EAST is an algorithmic stablecoin based on the Waves Enterprise blockchain. As a collateral, EAST uses WEST and, if necessary, USDap tokens.
To issue EAST, create a vault with a WEST token as a collateral and press Add EAST button in the vault card. The WEST on your balance will be used to maintain the EAST rate, and when the WEST rate grows, you’ll be able to issue additional EAST.
EAST is based on the Waves Enterprise blockchain, used by major corporations and state agencies. Stability of the network ensures reliability of EAST.
We estimate 250% EAST collateral rate with the WEST token to avoid EAST volatility. Thanks to such overcollateralization, the EAST exchange rate is always equal to $1.
A vault is an address where your WEST tokens are securely stored. Vaults are necessary to maintain the EAST rate. Any time you can close your vault and return your WEST. To do this, you will need to burn your previously issued EAST tokens.
If the WEST rate rises, you may issue an additional amount of EAST or get back the difference in WEST, leaving only the amount of WEST to back the EAST already issued in the vault. If the rate of WEST falls low enough for the EAST collateral rate to reach the liquidation level, the vault will be automatically added to the list of the vaults available for liquidation by any user. After the liquidation you will still possess all the EAST previously issued in the vault and create new vaults, but will no longer be able to do anything with the vault liquidated.

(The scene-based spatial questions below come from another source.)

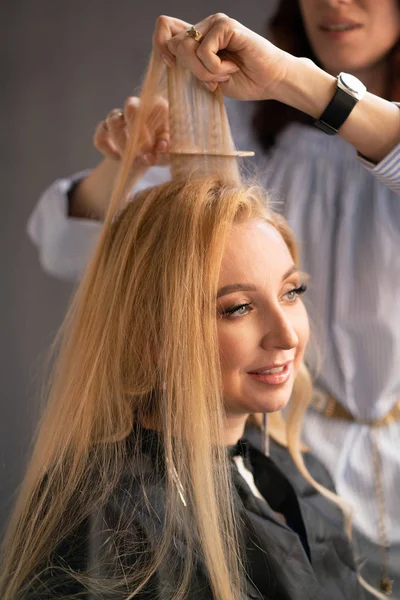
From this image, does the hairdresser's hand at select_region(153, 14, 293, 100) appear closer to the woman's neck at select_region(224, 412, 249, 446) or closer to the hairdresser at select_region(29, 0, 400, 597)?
the hairdresser at select_region(29, 0, 400, 597)

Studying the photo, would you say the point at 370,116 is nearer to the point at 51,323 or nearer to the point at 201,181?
the point at 201,181

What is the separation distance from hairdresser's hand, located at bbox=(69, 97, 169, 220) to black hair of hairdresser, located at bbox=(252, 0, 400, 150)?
19 cm

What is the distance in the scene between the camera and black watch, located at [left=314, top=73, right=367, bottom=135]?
842 millimetres

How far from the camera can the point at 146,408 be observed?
0.90m

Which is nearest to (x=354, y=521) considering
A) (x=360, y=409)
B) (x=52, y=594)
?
(x=360, y=409)

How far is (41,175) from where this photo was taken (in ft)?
4.52

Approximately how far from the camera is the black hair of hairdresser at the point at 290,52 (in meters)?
1.02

You can transfer EAST to an exchange (such as Waves.Exchange) and use it there for trading. At the same time, your WEST tokens will remain intact in the vault.
If the WEST rate goes up, you can get back the difference between the actual and previous WEST collateral sums. If you want to close the vault and return all your WEST, you have to burn your EAST beforehand. If you don’t have enough WEST for some reason, you can buy more — for example, at Waves.Exchange.